Entrepreneurs. There was also a smaller house on the big wooded lot, home to Theo and Elizabeth, new age entrepreneurs. Theo was big, Greek, and bearded. Elizabeth was drop-dead gorgeous. They were go-getters. They ran a sandwich shop in a relatively nice strip mall near the FSU campus, just down the street from the pizza joint where I later met Sally. The sandwich was a sesame pita stuffed with lettuce, Greek salad, alfalfa sprouts and hummus, dressed with garlicky tzatziki, add avo for a quarter. Not bad for hippie grub. But not like that Greek food in London.

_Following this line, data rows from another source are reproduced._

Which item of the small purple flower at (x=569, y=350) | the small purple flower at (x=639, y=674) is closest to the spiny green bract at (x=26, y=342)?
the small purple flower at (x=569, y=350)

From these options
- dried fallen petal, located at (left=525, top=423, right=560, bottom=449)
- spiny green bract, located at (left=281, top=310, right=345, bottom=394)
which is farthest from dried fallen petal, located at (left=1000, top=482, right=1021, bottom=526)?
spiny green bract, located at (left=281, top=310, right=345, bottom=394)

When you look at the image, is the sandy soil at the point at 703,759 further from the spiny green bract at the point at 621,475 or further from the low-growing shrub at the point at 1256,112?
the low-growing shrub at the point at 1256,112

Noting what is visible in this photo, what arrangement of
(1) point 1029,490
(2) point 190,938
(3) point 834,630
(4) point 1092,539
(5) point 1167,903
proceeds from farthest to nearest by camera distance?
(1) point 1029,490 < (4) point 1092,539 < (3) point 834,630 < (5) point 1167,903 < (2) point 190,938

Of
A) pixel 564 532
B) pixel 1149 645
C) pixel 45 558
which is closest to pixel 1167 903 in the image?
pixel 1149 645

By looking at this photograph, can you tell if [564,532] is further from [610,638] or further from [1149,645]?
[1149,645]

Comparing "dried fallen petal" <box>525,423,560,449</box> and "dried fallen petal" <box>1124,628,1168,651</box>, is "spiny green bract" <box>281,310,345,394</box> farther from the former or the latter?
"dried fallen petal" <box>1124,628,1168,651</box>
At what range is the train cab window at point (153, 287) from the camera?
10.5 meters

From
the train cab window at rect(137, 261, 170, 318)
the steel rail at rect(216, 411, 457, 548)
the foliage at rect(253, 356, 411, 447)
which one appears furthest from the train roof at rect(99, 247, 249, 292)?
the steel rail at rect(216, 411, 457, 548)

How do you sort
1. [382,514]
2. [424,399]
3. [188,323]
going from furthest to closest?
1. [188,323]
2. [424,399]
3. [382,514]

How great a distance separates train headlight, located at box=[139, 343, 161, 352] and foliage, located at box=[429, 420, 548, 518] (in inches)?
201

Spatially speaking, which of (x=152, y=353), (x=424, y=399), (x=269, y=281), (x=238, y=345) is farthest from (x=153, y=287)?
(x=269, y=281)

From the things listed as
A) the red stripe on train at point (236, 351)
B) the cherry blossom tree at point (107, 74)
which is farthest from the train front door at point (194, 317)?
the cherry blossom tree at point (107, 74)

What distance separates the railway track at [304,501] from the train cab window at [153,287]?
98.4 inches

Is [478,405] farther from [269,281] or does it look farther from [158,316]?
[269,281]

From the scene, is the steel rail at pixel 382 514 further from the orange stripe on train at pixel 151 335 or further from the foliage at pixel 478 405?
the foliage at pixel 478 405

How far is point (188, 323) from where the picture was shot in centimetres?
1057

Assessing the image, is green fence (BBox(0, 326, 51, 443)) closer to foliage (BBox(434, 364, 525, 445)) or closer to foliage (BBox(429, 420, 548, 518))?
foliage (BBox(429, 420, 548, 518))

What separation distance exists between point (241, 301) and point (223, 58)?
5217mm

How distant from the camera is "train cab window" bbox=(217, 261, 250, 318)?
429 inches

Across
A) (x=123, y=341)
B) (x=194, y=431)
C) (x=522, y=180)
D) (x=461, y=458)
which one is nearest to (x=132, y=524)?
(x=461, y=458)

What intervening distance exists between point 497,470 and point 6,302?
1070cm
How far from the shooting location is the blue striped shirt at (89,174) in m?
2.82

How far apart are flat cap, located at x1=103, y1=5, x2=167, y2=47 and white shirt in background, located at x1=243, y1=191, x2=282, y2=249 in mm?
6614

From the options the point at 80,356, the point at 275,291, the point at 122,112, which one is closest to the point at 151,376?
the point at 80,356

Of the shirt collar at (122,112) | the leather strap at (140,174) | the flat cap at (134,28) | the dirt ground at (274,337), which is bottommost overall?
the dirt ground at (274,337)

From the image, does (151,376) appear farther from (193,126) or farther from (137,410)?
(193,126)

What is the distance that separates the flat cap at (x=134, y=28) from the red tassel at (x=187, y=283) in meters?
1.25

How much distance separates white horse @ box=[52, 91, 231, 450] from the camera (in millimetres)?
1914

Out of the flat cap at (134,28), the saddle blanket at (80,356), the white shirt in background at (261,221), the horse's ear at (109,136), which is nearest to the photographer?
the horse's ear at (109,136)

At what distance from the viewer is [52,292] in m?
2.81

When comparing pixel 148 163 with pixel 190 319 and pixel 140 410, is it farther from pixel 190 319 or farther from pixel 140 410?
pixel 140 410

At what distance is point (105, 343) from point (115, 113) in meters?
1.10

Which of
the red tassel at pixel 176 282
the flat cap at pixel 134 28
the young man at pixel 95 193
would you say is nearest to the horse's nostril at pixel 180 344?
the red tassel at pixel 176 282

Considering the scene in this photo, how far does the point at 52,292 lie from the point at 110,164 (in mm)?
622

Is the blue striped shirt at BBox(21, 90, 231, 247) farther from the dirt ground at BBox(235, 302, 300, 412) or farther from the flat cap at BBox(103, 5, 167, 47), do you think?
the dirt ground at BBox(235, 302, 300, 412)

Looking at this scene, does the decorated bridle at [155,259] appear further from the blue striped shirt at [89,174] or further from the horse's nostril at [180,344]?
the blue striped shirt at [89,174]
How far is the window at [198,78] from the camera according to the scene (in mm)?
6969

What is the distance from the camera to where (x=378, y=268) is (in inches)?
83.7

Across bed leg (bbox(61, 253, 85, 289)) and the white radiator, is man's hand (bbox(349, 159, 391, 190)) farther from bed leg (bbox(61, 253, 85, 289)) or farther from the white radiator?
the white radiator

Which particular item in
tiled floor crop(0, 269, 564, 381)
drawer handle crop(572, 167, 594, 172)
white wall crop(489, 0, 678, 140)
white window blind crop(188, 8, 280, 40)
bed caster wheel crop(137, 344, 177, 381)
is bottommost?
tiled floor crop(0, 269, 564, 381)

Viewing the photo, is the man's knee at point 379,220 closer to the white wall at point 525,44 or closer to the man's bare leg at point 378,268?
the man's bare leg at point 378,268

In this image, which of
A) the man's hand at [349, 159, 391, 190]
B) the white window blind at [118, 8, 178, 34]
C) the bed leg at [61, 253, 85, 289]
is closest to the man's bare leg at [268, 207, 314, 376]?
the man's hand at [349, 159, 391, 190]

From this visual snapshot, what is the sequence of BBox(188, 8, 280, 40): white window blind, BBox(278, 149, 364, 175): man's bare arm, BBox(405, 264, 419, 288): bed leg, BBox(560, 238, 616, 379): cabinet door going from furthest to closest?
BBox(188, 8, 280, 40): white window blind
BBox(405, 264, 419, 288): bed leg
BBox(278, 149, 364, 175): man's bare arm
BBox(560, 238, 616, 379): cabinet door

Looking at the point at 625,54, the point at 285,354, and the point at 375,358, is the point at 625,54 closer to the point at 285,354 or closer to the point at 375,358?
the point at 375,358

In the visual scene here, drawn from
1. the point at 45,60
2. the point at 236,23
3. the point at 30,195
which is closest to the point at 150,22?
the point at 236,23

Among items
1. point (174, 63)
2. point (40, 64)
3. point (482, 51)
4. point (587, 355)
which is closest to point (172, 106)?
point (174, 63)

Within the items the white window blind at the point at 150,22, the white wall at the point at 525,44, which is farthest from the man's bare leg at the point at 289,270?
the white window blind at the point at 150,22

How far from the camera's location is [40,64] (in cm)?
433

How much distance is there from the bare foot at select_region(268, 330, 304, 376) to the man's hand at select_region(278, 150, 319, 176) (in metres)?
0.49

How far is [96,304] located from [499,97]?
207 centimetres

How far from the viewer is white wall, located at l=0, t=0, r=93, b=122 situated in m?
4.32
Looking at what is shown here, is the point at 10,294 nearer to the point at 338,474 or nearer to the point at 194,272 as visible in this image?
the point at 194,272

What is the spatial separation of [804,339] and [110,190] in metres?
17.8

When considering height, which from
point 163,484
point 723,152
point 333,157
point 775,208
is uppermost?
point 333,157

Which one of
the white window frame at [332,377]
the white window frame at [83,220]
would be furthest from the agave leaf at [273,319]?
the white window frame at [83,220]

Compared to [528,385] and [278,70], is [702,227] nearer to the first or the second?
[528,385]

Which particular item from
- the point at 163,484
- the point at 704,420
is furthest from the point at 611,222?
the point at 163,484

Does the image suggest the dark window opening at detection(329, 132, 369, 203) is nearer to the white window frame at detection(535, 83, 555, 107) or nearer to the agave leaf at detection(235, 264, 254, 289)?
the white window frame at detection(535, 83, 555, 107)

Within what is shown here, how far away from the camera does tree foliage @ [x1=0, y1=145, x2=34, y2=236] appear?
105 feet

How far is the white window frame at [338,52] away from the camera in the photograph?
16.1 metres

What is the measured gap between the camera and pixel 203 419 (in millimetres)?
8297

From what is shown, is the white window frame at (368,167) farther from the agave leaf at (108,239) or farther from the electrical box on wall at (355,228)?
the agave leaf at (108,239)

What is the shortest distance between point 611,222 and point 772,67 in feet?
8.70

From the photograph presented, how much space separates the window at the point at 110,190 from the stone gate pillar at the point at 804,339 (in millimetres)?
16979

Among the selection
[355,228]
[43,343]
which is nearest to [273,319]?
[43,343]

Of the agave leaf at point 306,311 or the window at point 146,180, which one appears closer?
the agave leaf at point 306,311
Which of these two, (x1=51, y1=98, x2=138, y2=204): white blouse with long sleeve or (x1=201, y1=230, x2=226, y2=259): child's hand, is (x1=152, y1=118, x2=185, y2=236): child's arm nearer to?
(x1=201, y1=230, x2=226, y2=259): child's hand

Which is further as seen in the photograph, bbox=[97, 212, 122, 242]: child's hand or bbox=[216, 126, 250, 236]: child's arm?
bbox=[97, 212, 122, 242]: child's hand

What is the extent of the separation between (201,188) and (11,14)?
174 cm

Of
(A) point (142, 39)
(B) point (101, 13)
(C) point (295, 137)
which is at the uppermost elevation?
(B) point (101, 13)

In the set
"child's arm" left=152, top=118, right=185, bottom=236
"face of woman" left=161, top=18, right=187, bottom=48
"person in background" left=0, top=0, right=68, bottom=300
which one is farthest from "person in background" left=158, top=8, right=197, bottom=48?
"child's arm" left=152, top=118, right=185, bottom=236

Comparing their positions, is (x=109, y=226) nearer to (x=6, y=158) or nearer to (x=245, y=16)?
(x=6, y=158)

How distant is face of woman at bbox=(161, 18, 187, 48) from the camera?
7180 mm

Theo and Elizabeth were interested in meditation too. We started having weekly chanting + meditation sessions down at their sandwich shop, which had a room next door that was unfurnished except for pillows and a nice wood floor. They had live music there sometimes, and community meetings. Now meditation. We'd chant for a half hour then do a half-hour sit. The new age church had a stylized lotus logo. I got t-shirts made that combined the logo with the name of the church; they were popular among the faithful. Sally got one. I was an old hand at t-shirts, having designed one for the Fishfarm that made the word Fishfarm into the body of a fish propelled by a big wagging fishtail.

Fat cat. I was able to wiggle my way over onto the career track, kind of like a walking catfish crossing the highway, one of Florida's more memorable exotic pests. I eventually made Planner and Evaluator II, with my eye on a coming P&E III vacancy that I actually had a reasonable chance of getting. I was now making about $17k. A princely sum in those days. I could easily afford a nice house in the suburbs. I started shopping around. I could see myself settling into the P&E III position and riding it to the top of the payscale. P&E III was as far as you could go without becoming managerial, something I wanted no part of. I was settling into a miserable ease.

Like I said, I steal wisdom wherever I find it. Swap in all of us for millennials and swap in wisdom or love and the spiritual quest for Challies's evangelical god and this hits home. Entitled, narcissistic, disconnected. Yup, he has us all nailed.